◆ **Extrait à lire**

%%

Sous le règne Ibekiste, la tradition hélas, funeste pour le maigre budget de l’Etat est une fois de plus respectée : un nouvel an, un nouveau premier ministre et une nouvelle équipe, au moins, recyclée au gré de l’actualité.
POURQUOI SOUMEYLOU B. MAÏGA ?
Ainsi le nouvel an 2018 sourit à M. Soumeylou Boubèye Maïga (SBM) qui n’est plus à présenter. Car de 1992 à nos jours, d’ailleurs à l’image du parti ADEMA son premier parti, de par sa ruse si raffinée qu’il est parvenu à surfer entre les vagues des régimes successifs de surcroît toujours à des postes stratégiques de l’Etat : défense, affaires étrangères, service de renseignement, secrétariat général à la présidence…. Les régimes passent Soumeylou est toujours là ! L’on comprend aisément pourquoi IBK a fait appel à lui pour conduire le dernier gouvernement (peut-être ?) à 6 mois de la bataille électorale pour réussir sa réélection à la magistrature suprême.

%%

◆ **Données fournies**
%%

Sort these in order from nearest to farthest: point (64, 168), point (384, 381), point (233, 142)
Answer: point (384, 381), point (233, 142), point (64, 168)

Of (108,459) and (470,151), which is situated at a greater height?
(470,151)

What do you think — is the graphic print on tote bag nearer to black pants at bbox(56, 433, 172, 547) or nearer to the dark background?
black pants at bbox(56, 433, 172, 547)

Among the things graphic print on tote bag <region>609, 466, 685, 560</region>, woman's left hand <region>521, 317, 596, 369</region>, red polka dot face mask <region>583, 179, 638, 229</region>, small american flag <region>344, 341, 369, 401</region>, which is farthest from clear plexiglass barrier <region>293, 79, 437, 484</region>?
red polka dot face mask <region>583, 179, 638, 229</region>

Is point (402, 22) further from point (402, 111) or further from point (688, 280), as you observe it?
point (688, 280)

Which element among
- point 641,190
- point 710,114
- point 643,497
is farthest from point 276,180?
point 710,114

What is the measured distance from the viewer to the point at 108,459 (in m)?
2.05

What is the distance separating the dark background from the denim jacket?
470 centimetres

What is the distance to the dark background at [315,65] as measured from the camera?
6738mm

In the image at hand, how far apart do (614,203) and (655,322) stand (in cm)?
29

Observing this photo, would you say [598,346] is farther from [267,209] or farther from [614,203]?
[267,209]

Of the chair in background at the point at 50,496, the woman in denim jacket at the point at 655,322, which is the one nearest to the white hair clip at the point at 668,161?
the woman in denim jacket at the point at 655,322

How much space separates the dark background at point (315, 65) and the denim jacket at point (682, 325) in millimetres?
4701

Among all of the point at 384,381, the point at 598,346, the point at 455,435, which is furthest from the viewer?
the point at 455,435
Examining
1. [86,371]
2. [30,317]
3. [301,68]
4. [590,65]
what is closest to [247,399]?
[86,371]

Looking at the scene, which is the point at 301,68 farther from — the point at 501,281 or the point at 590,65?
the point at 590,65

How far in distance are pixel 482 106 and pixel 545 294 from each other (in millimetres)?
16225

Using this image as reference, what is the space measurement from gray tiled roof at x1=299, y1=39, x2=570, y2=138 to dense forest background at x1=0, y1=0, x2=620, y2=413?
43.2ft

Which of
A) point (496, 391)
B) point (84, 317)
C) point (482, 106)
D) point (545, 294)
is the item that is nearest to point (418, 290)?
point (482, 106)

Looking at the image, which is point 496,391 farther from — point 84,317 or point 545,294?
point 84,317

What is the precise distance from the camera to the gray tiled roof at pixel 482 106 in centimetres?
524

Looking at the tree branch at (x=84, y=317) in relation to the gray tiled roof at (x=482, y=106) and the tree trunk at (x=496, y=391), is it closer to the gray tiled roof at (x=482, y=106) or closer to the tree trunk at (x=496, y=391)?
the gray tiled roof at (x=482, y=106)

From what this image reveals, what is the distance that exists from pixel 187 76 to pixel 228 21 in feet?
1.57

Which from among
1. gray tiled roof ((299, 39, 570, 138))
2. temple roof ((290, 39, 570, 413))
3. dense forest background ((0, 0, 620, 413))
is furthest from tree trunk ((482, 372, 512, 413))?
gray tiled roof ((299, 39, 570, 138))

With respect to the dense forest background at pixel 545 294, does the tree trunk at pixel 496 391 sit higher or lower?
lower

%%

◆ **Consigne**
Indiquez si chaque affirmation concorde avec l'extrait sur Soumeylou Boubèye Maïga, par oui ou non, en citant mot pour mot le passage qui tranche. (a) L'ADEMA a été le premier parti de Maïga. (b) IBK fait appel à Maïga à un an de l'élection. (c) Les affaires étrangères figurent parmi les postes occupés par Maïga. Les données ne jouent aucun rôle ici.

◆ **Réponse attendue**
(a) Oui : « à l’image du parti ADEMA son premier parti »
(b) Non : « à 6 mois de la bataille électorale »
(c) Oui : « défense, affaires étrangères, service de renseignement »